*Requisitos*.
(a) Reproduza palavra por palavra o trecho do texto sobre os patos e as galinhas das avós, desde "Por vezes uma" até "vigiar os ovos.", inclusive.
(b) Retome o texto sobre os patos e as galinhas das avós a partir do ponto em que termina.

*Excerto da fonte*.
***

Por essa altura, uma minha avó tinha patos que andavam à solta no campo. Uma das brincadeiras era descobrir onde tinham as patas deixados os ovos. Era uma verdadeira caça ao tesouro. Geralmente havia sempre um ovo debaixo de uma sebe que havia junto à entrada do quintal. Mas descobrir os outros era uma aventura. Não me lembro de ver nenhuma pata a chocar os ovos mas isso acontecia certamente pois, de vez em quando, havia patinhos bebés.
A minha outra avó tinha uma capoeira e todos os dias a meio da manhã eu estava autorizada a ir buscar os ovos a um pequeno compartimento pequeno e escuro, onde os adultos tinham que se baixar para entrar, compartimento esse que tinha ligação, através de uma pequena abertura em arco ao nível do chão, com o recinto vedado onde elas estavam de dia. Ia com uma cesta de verga, com muito cuidado não fosse lá estar alguma galinha a pôr um ovo nesse instante, e frequentemente tirava os ovos ainda quentes. Muitas vezes a minha avó fazia depois uma gemada, ovo batido com açúcar, uma coisa óptima que hoje recordo como se fossem ovos moles, especialmente quando ela usava apenas a gema.
Por vezes uma galinha ficava choca. Aqui tudo era visível, não era como com as patas que andavam à solta. A galinha choca não saía de cima dos ovos. Havia um outro compartimento, num outro local, junto à ‘casinha’ onde o meu avô arrumava as ferramentas e onde pendurava as résteas de cebolas ou de tomates em cacho. Nessas alturas, era para aí que a galinha que estava nesse estado interessante era levada. Havia um caixote creio que com palha, como se fosse uma cama, onde estavam os ovos e, em cima deles, ciosa e grave, estava a futura mamã. A minha avó tratava-a com muito cuidado e eu não podia fazer barulho quando lá ia. A partir de certa altura, a minha avó começava a vigiar os ovos.

***

(Registos de raciocínio sobre cenas)
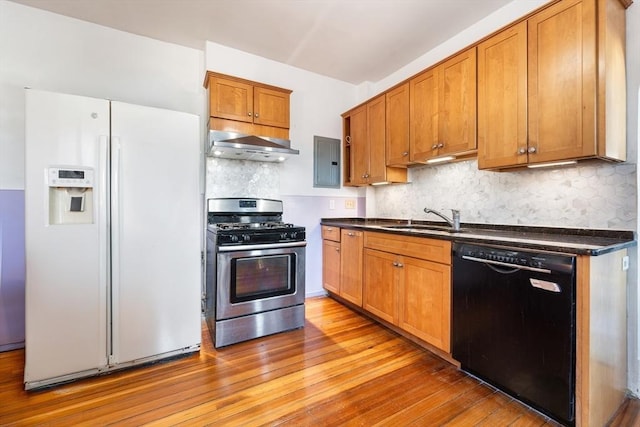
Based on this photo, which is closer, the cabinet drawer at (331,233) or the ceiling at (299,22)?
the ceiling at (299,22)

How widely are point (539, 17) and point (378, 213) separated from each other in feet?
7.76

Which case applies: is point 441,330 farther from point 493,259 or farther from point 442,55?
point 442,55

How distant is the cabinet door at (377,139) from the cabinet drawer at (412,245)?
80 cm

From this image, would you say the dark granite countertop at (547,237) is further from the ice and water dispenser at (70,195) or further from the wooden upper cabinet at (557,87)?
the ice and water dispenser at (70,195)

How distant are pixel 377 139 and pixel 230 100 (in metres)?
1.57

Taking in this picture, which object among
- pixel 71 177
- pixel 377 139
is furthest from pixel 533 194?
pixel 71 177

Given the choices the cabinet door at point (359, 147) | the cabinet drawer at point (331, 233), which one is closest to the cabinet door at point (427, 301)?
the cabinet drawer at point (331, 233)

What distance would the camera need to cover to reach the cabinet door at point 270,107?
2.88 m

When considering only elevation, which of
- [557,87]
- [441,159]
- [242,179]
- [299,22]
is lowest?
[242,179]

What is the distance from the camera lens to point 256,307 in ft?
7.88

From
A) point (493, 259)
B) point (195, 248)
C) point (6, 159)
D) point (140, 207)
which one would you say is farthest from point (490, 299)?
point (6, 159)

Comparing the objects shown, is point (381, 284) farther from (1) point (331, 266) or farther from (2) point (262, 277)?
(2) point (262, 277)

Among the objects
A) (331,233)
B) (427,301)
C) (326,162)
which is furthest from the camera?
(326,162)

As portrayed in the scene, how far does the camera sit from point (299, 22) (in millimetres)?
2521
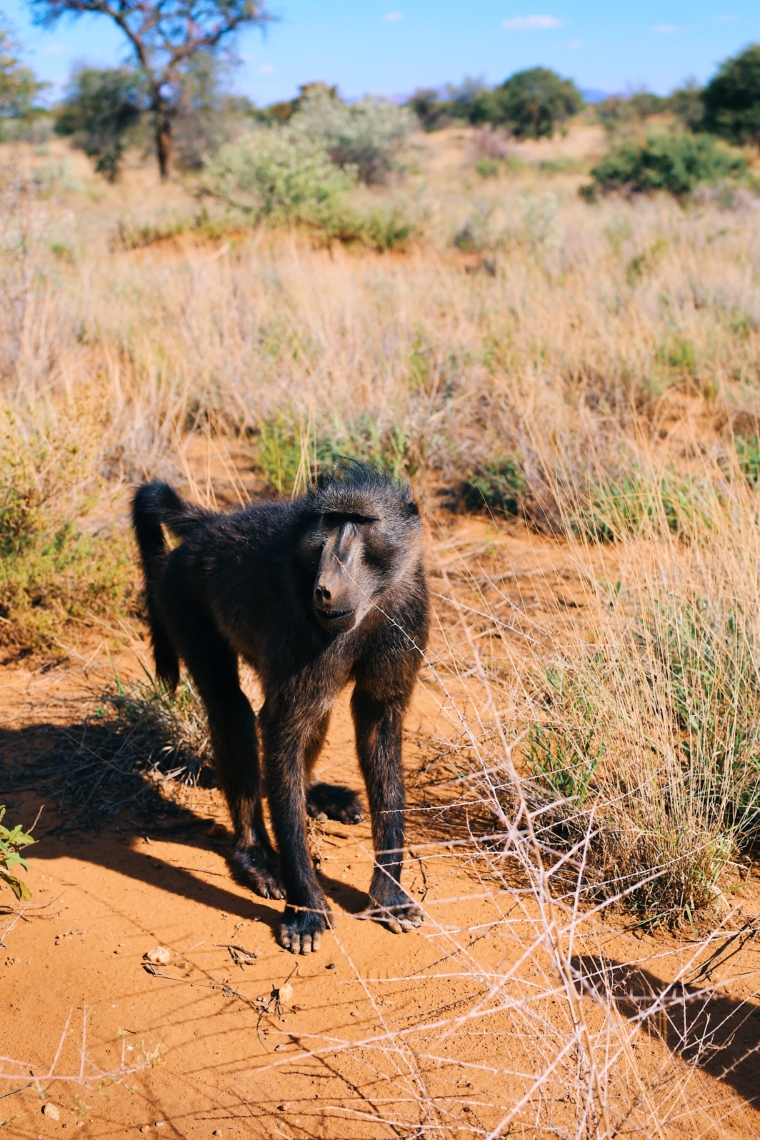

***

*Resultados*.
(a)
Por vezes uma galinha ficava choca. Aqui tudo era visível, não era como com as patas que andavam à solta. A galinha choca não saía de cima dos ovos. Havia um outro compartimento, num outro local, junto à ‘casinha’ onde o meu avô arrumava as ferramentas e onde pendurava as résteas de cebolas ou de tomates em cacho. Nessas alturas, era para aí que a galinha que estava nesse estado interessante era levada. Havia um caixote creio que com palha, como se fosse uma cama, onde estavam os ovos e, em cima deles, ciosa e grave, estava a futura mamã. A minha avó tratava-a com muito cuidado e eu não podia fazer barulho quando lá ia. A partir de certa altura, a minha avó começava a vigiar os ovos.

(b)
Até que um dia eles começavam a aparecer partidos. A casca de fora partia-se mas tenho ideia que, por vezes a minha avó tinha que ajudar a romper a película de dentro. Depois começava a ver-se o bico do pintainho e a minha avó sempre vigiando, cuidadosa, parteira atenta. Ao fim de algum tempo já os pintainhos estavam cá fora, molhados, trémulos, e a minha avó sempre a recomendar-me que não fizesse barulho para não os assustar, levantando as cascas partidas, os vestígios do parto. Pouco tempo depois já a penugem estava seca e macia e já eles andavam debicando à volta da mãe galinha.
No dia em que nasceu a irmãzinha daquele tal meu amigo, lembro-me que ele foi deixado à guarda da minha mãe pois na casa dele ia grande azáfama. O parto deu-se em casa. Lembro-me perfeitamente de nós dois termos perguntado vezes sem conta à minha mãe se já tinha nascido e da minha mãe dizer que, quando isso acontecesse, nos vinham avisar e que, então, logo lá iríamos ver.
Até que, finalmente, lá fomos. A minha mãe tinha-nos avisado para não fazermos barulho e eu ia com o mesmo cuidado reverente de quando ia ver a galinha choca ou os pintos recém-nascidos.
Quando lá cheguei, vi a mãe dele no quarto, na cama, e estava com um ar um pouco descomposto, a esta distância não sei bem descrever, achei qualquer coisa de diferente nela. Estava com a bebé ao lado, coisa que achei natural. Mas o que me deixou curiosa foi ver a menina já vestida e de não ver cascas de ovo nem vestígios de tal em lado nenhum. Disfarçadamente ia olhando à volta, depois, como quem não quer a coisa, debaixo da cama. Nada, nenhumas cascas. Não resisti, puxei a minha mãe de lado e quase em segredo, perguntei-lhe onde estavam. Tenho ideia que me disse que já deviam ter deitado fora. Mas qualquer coisa na expressão dela me fez perceber que não devia ser bem assim, que ali havia equívoco.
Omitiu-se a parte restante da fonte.